云霖也早早由奶娘陪着吃了饭,这会儿都已经睡下了。他今晚吃的是开水白菜泡饭,佛跳墙只让他吃了两口,不敢让他多吃了,怕虚不受补。
奶娘虽然没上桌,但吃的跟客人差不多,开水白菜、佛跳墙、烧鸡都有。她是知道了,霖哥儿这两个兄长对这个小兄弟是真上心,待她这个乳母都如此恭敬,以后她得更用心些才行。
家中那些仆人,也多多少少跟着沾光,虽然没吃上佛跳墙,但也吃上了开水白菜与红烧肉。他们也算是知道了,来伺候表少爷真是赚大发了,陶家虽然没苛待过下人,但绝对不可能跟主人吃一样的菜,顶多吃个剩菜饭,这里却是在厨房里盛的时候就分开了的,闵悉在做菜的时候就考虑到了分量。仅这份尊重,就让他们心里暖洋洋的。
这事要搁别人也想不到,但闵悉是受过社会主义教育的,从没觉得谁是低人一等的,所以也在最大程度上尊重家中的每一个仆人。
临睡前,闵悉说:“这几道菜今天的反响很不错,不若教给你家酒楼的厨子吧,请孙华去吃一顿,把名声打起来,多少也赚点钱。”

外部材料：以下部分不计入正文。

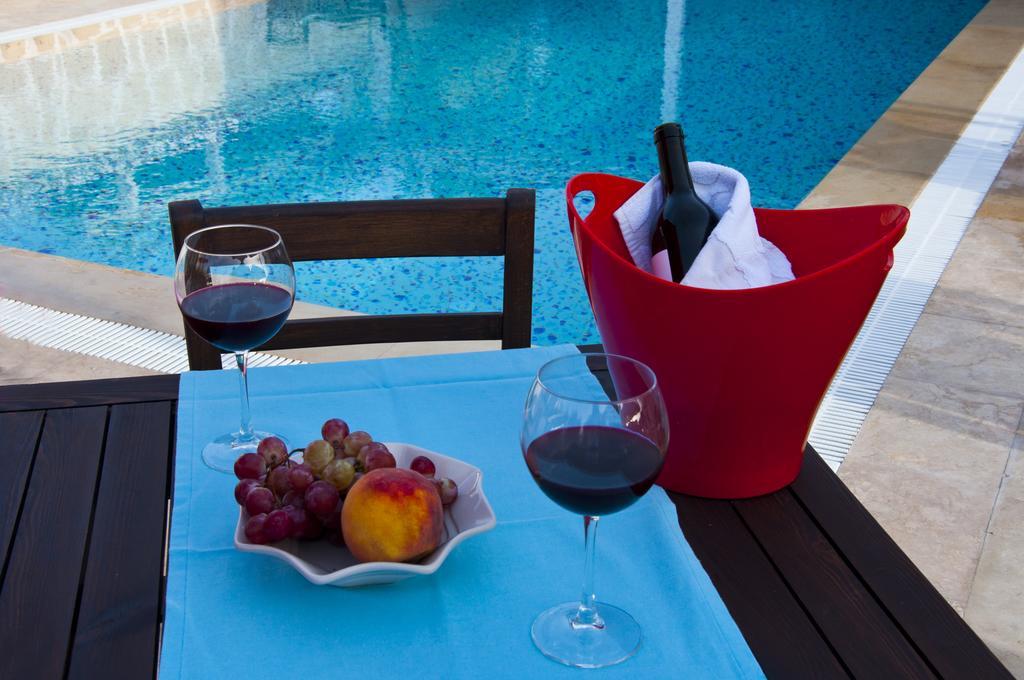 Bellapietra Hotel Alacati Kültér fotó
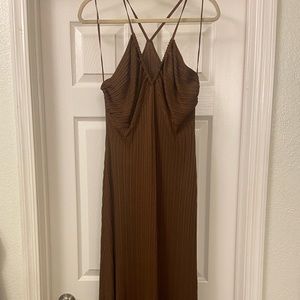 Zara knit-like dress.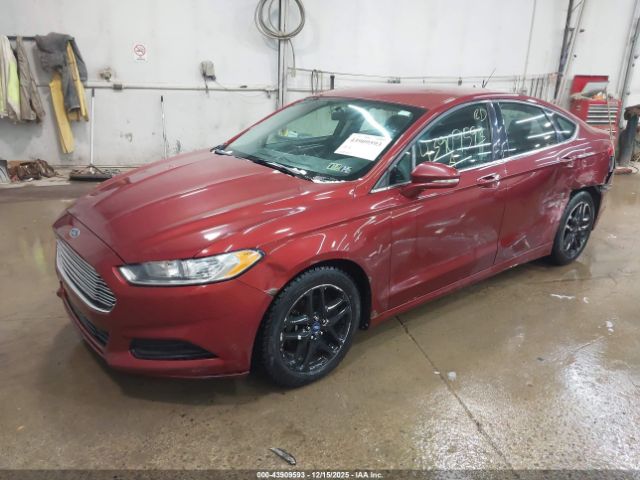 Ford Fusion Se Image 7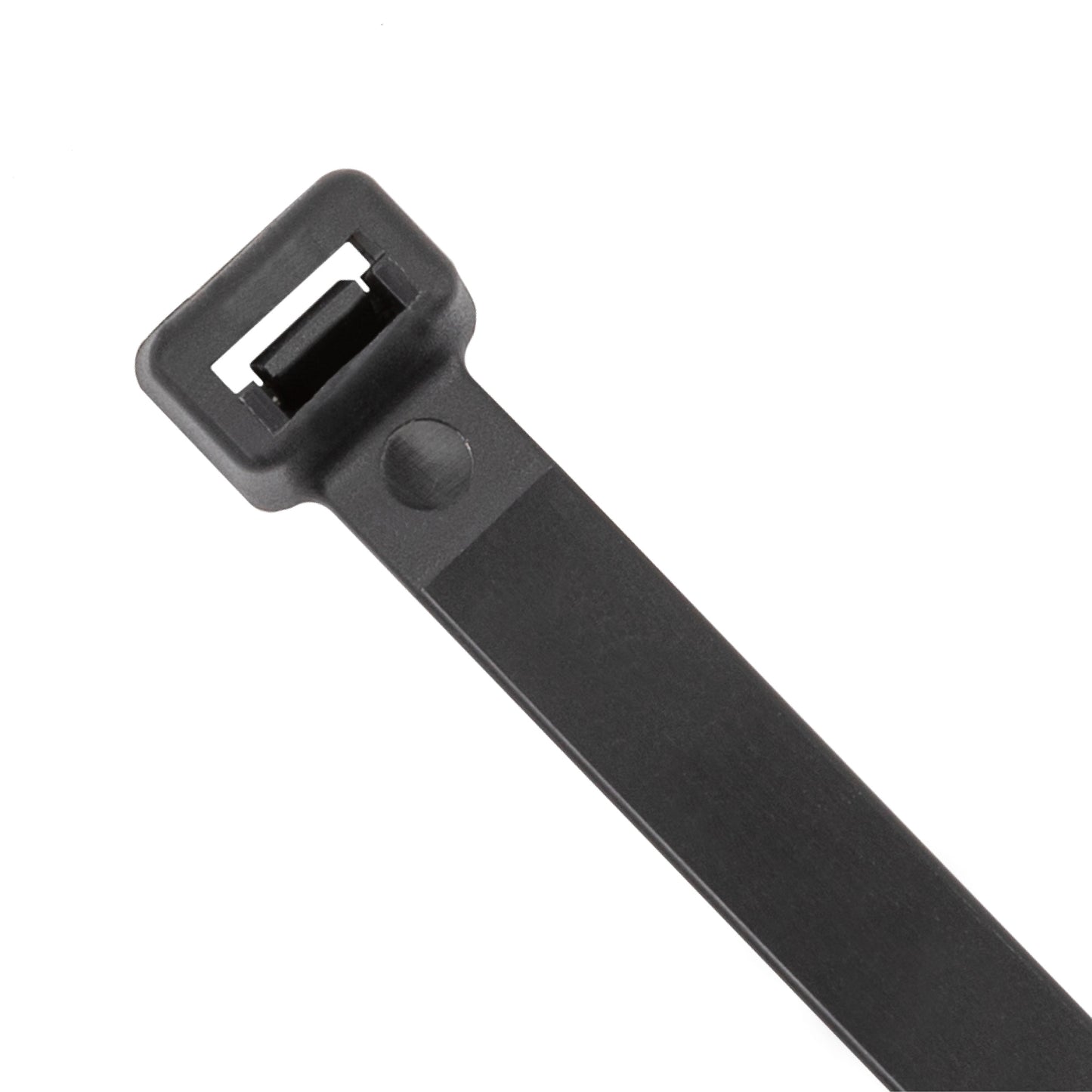 21 in. Extra Heavy-Duty Cable Ties 175 lbs. Strength 50PC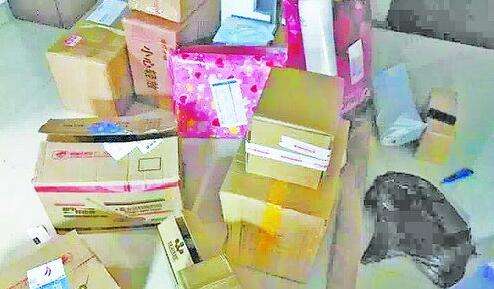 妻子疯狂网购140万 丈夫只好卖房还债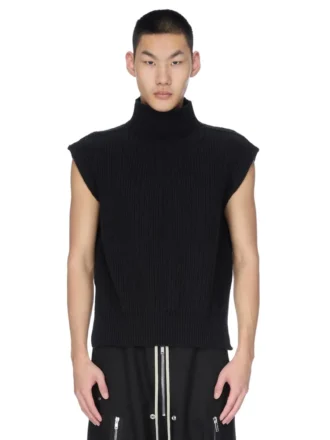 RICK OWENS – PRENDAS DE PUNTO RU02E1646KWV-09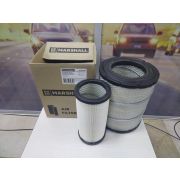 PU2328, 1109100E898-2, M9710392 Фильтр воздушный к-т наружний+внутренний MARSHALL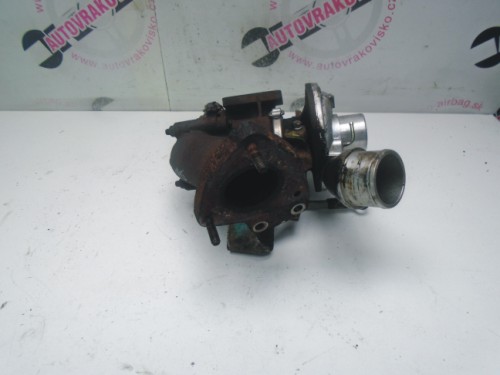Turbo Fiat Punto 1.9 JTD 46556011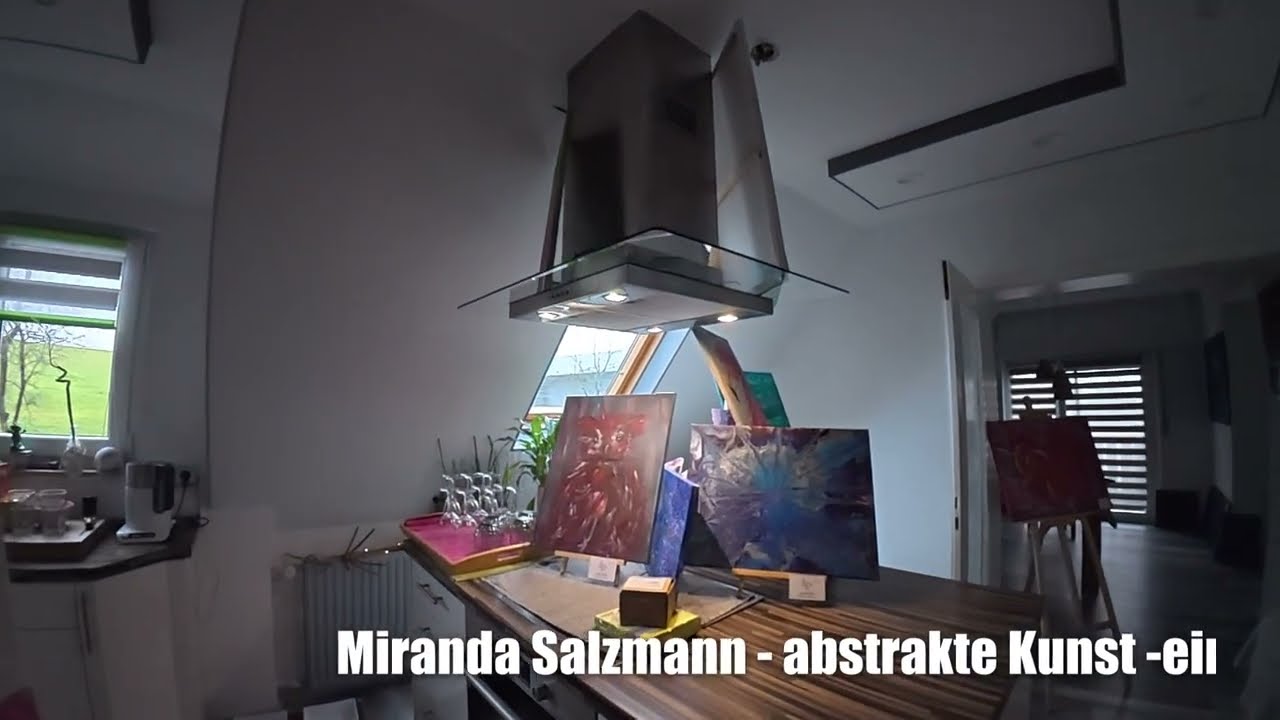 Private Kunstausstellung in  Erdingen / Oberberg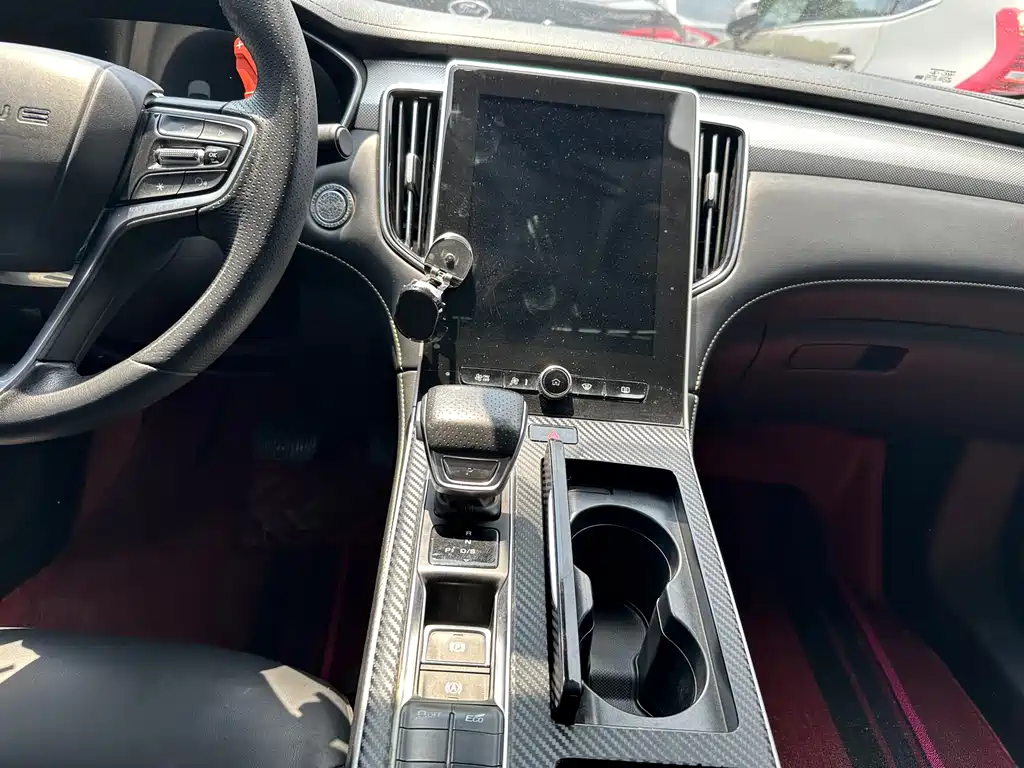 Roewe i6 MAX 2020 300TGI AT Smart Drive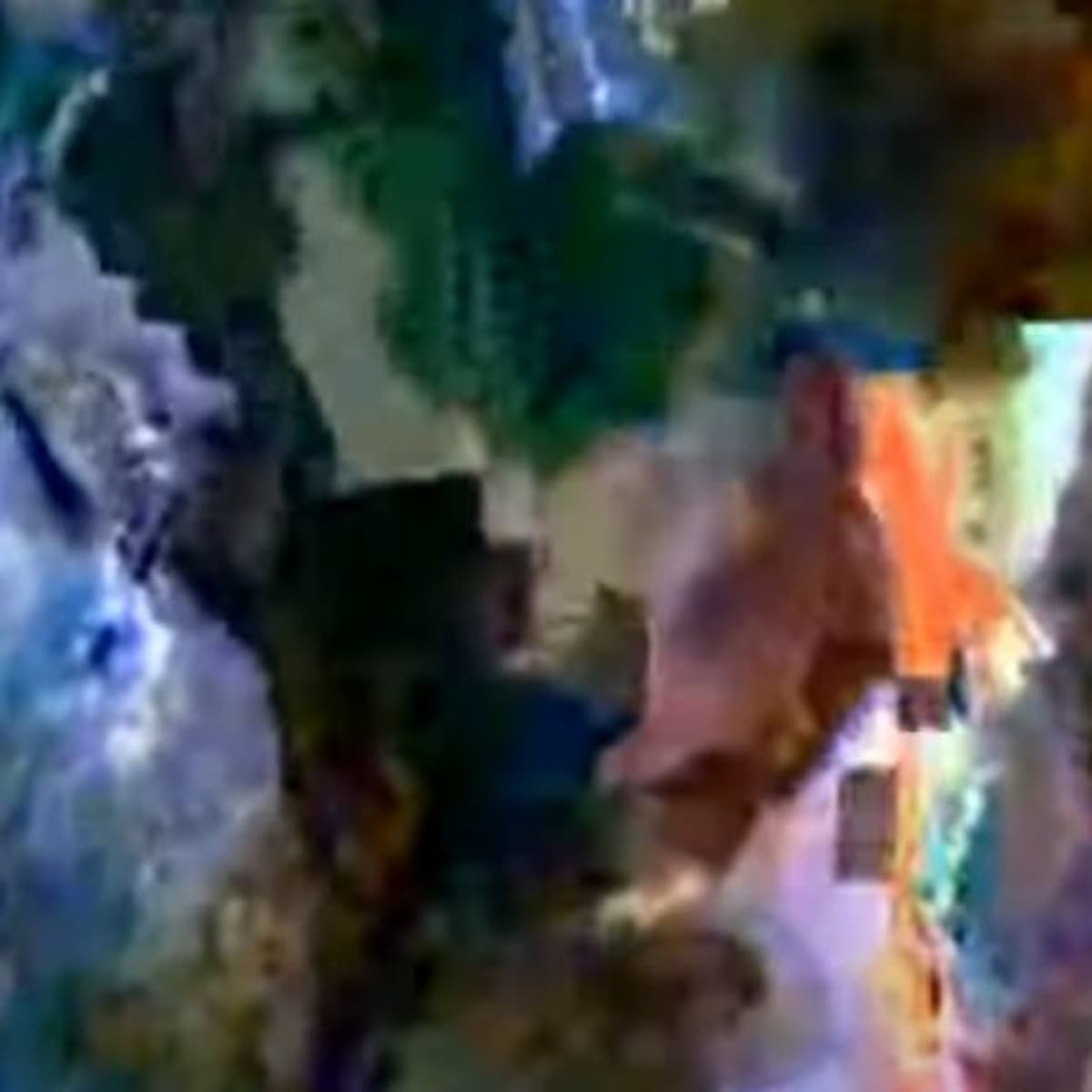 50 | A Good Hang - Raisin Man Arena cover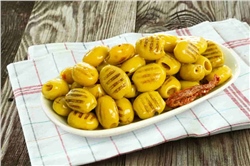 Cem Izgara Yyeşil Zeytin Grill Kg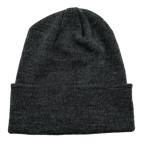 BEANIIEZ MTL, Beanies, Charcoal Heather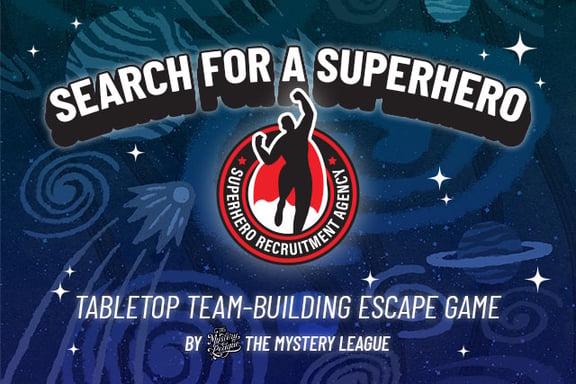 Search for a Superhero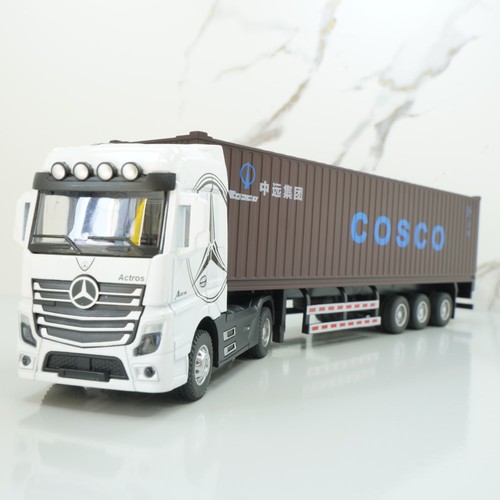 Mercedes benz actros - mercedes,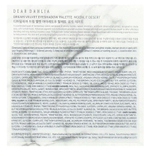 Dear Dahlia, Dream Velvet, палитра теней для век, Moonlit Desert, 5,1 г (0,17 унции)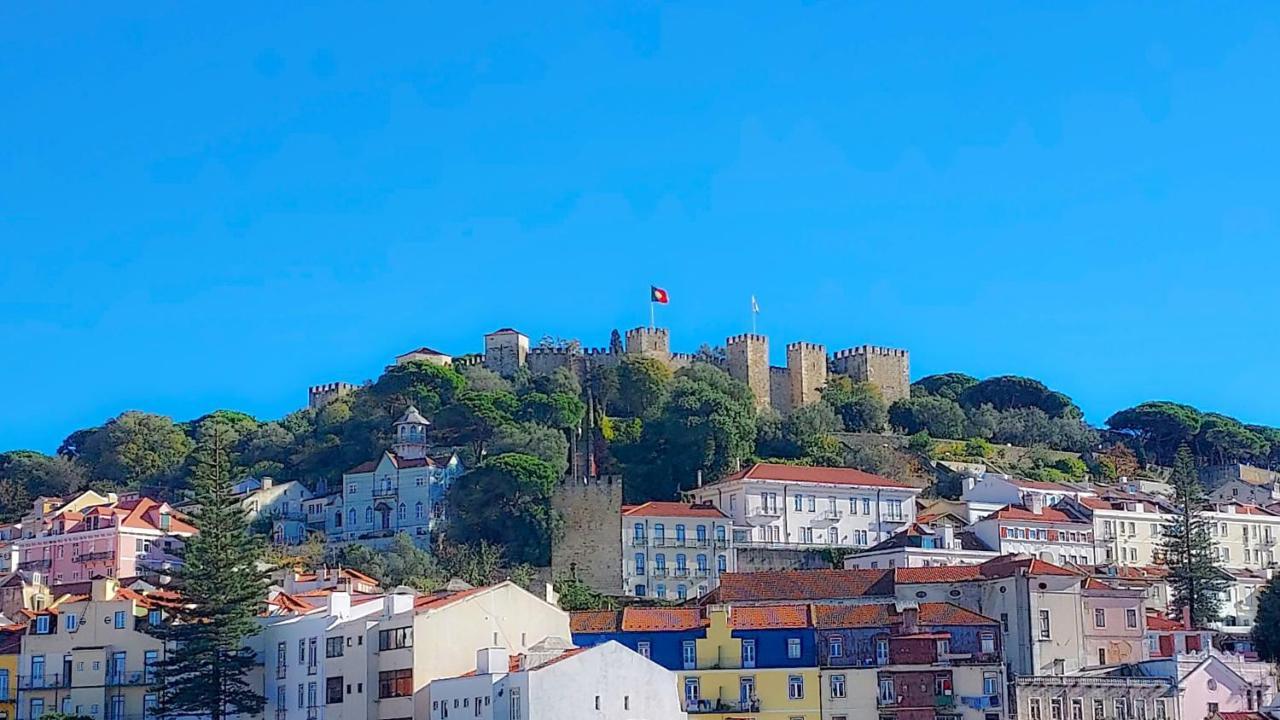 Castle View Apartment, Lisbon 1 エクステリア 写真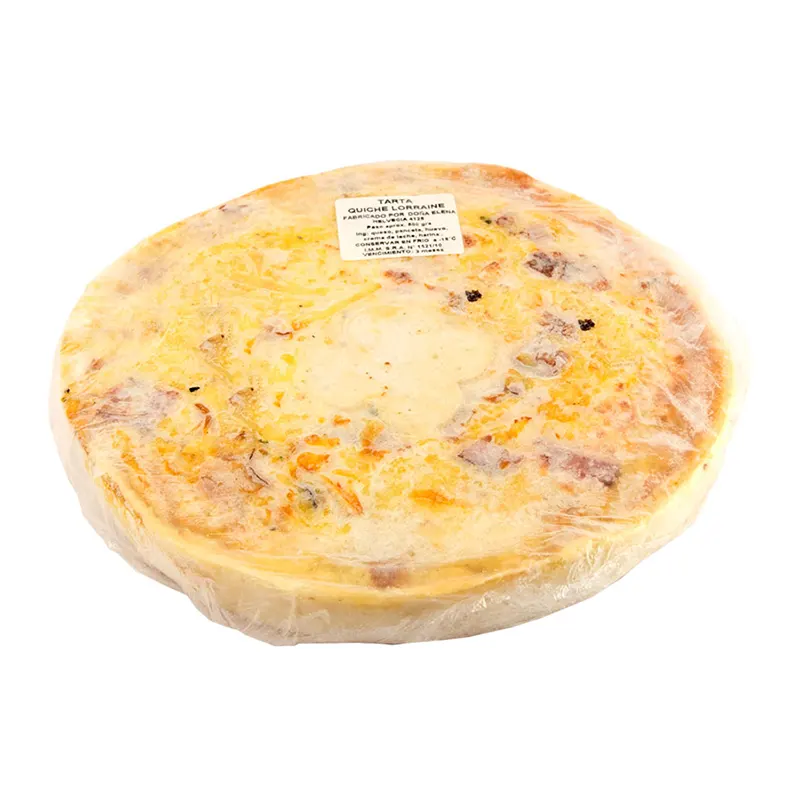 Tarta Quiche Lorraine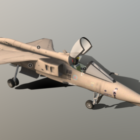 Sepecat Jaguar Attack Aircraft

云霁说:“我看行。咱家酒楼曾经也是名噪一时的,不过后来醉香楼、鹤鸣楼开起来之后,咱家酒楼就没落了。”
“倒是因祸得福,至少没被云霄和你的族人盯上,不然这会儿还被封着等打官司呢。”
“确实如此!如今京城奢靡成风,愿意花钱享乐的人很多,那佛跳墙就算一两银子一盅,想必也不愁卖。”
“对啊,就按盅卖。你挑个休息日,把掌柜和厨子都叫来,我教他们怎么做。”闵悉说。
“他们没有休息日,一年除了过年那几日,平时都不休息。若是有事,便得告假。”云霁说。
闵悉斜睨着他:“那也太苛待了!我建议,你家铺子还像我们从前那样,每个月至少闭门休息两日。”
云霁笑道:“确该如此。我从前也未曾经营具体店铺,也未曾考虑到这些。如今想一想,确实太辛苦了些。日日重复同样的事,他们难免倦乏懈怠。”